|Scientific name:||Ammi visnaga (L.) Lam.|
|Synonym name:||Daucus visnaga L.|
|Common name:||Khella, Bishop's weed, Tooth pick|
|Hebrew name:||אמיתה קיצית, Amita Keitzit|
|Arabic name:||الخلة البلدية|
|Egypt:||خلة بلدى "Khilla Baladi"|
|Family:||Umbelliferae / Apiaceae, סוככיים|
|Stems:||Up to 100 cm high; stems erect, highly branched|
|Leaves:||Alternate, rosette, dissected twice or more|
|Flowers:||Hermaphrodite; umbellate; rays, white flowers, highly swollen at the base, become woody and are used as toothpicks|
|Fruits / pods:||Tiny fruits, which are picked and dried for use in herbal medicines; the seeds contain a fatty oil, which includes khellin|
|Flowering Period:||April, May, June, July, August|
|Distribution:||Mediterranean Woodlands and Shrublands, Semi-steppe shrublands, Shrub-steppes|
Derivation of the botanical name:
Ammi (Dioscorides), from the Greek term ammos meaning “sand” and refers to the plant’s habitat.
visnaga is alleged to have developed from the term “bis acutum” meaning “doubly pointed”.
The Arabic name, khella is used throughout the Middle East.
Ammi visnaga is a bitter, aromatic plant that is native to the Mediterranean area of North Africa and the Middle East.
The plant grows erect to a height of about 1 meter by 0.5 meters wide and bears wispy leaves, the lower leaves 1-2-pinnate; upper leaves 2-3(4)-pinnate; all leaves with linear to filiform (thread-like) segments.
It has clusters of small white scented hermaphrodite flowers, pollinated by Insects. and tiny fruits, which are picked and dried and used in herbal medicines.

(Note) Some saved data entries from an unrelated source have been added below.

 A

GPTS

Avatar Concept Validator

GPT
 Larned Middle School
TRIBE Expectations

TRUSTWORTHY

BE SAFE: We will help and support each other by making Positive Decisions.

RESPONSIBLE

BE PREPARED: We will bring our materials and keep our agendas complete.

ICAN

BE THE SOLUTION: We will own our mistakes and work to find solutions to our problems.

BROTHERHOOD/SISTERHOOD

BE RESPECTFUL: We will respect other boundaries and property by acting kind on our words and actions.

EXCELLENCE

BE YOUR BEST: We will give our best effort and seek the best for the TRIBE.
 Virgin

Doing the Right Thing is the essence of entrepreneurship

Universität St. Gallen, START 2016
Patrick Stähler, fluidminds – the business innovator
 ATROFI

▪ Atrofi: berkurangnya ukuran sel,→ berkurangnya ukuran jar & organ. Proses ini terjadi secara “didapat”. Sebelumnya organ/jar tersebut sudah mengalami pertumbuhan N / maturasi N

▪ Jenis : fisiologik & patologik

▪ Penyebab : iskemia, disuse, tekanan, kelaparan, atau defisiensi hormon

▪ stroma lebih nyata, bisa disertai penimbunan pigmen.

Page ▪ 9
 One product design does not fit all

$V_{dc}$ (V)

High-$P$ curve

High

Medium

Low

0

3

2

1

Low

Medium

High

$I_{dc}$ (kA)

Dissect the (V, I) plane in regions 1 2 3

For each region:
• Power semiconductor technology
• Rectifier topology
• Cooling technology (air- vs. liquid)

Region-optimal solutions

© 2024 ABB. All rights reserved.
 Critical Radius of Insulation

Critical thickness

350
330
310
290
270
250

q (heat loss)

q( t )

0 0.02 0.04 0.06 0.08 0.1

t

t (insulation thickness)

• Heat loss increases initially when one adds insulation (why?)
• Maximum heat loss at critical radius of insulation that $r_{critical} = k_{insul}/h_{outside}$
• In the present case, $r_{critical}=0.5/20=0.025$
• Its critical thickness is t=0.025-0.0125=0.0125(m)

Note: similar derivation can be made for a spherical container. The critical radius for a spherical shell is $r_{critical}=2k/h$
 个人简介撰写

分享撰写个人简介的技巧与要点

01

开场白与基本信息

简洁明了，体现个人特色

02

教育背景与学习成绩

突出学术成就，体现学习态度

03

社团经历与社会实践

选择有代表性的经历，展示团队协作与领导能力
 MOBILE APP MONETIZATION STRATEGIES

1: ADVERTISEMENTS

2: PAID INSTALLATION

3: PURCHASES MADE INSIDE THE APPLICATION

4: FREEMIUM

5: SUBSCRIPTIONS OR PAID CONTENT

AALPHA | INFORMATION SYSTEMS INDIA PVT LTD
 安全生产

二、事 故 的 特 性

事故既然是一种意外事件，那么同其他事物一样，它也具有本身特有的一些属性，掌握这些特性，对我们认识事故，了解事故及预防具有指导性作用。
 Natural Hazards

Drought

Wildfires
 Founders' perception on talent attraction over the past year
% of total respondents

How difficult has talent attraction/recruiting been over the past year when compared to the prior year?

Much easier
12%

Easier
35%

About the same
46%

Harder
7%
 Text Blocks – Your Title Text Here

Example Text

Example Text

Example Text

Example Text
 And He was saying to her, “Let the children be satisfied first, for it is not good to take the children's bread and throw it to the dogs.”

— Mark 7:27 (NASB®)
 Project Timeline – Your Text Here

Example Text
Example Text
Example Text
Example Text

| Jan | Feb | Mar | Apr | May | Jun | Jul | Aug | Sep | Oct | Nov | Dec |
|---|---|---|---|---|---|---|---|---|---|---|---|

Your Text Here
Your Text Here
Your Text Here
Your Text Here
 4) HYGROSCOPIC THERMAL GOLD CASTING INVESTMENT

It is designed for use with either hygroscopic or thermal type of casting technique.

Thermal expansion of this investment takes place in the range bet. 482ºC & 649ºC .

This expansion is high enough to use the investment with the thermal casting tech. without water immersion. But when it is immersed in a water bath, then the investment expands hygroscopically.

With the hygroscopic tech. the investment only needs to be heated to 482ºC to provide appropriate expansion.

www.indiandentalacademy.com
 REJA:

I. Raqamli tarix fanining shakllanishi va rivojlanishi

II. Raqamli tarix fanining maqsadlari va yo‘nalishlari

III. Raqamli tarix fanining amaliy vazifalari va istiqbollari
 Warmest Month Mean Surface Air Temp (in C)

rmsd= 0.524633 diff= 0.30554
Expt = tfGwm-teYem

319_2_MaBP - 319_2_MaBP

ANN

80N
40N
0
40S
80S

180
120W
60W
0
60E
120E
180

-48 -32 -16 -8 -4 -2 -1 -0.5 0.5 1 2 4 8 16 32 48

This plant is self fertile, tastes like thyme, and the leaves are chewed for their flavor in some countries.
Ammi visnaga is one of the oldest herbs cultivated by the ancient Egyptians.
The seeds are harvested in late summer before they have fully ripened and are dried for later use.
They contain a fatty oil that includes the substance 'khellin' (khellin, has vasodilator and bronchodilator properties).
The seeds of the Ammi visgana are diuretic and lithotripic and used in the treatment of asthma, angina, coronary arteriosclerosis and kidney stones.
This traditional Arab remedy was mentioned in the Ebers papyrus (1500 BCE).
In 700 BCE the Indian physician Charaka writes Charaka Samhita, which details over 350 herbal medicines including Ammi visnaga.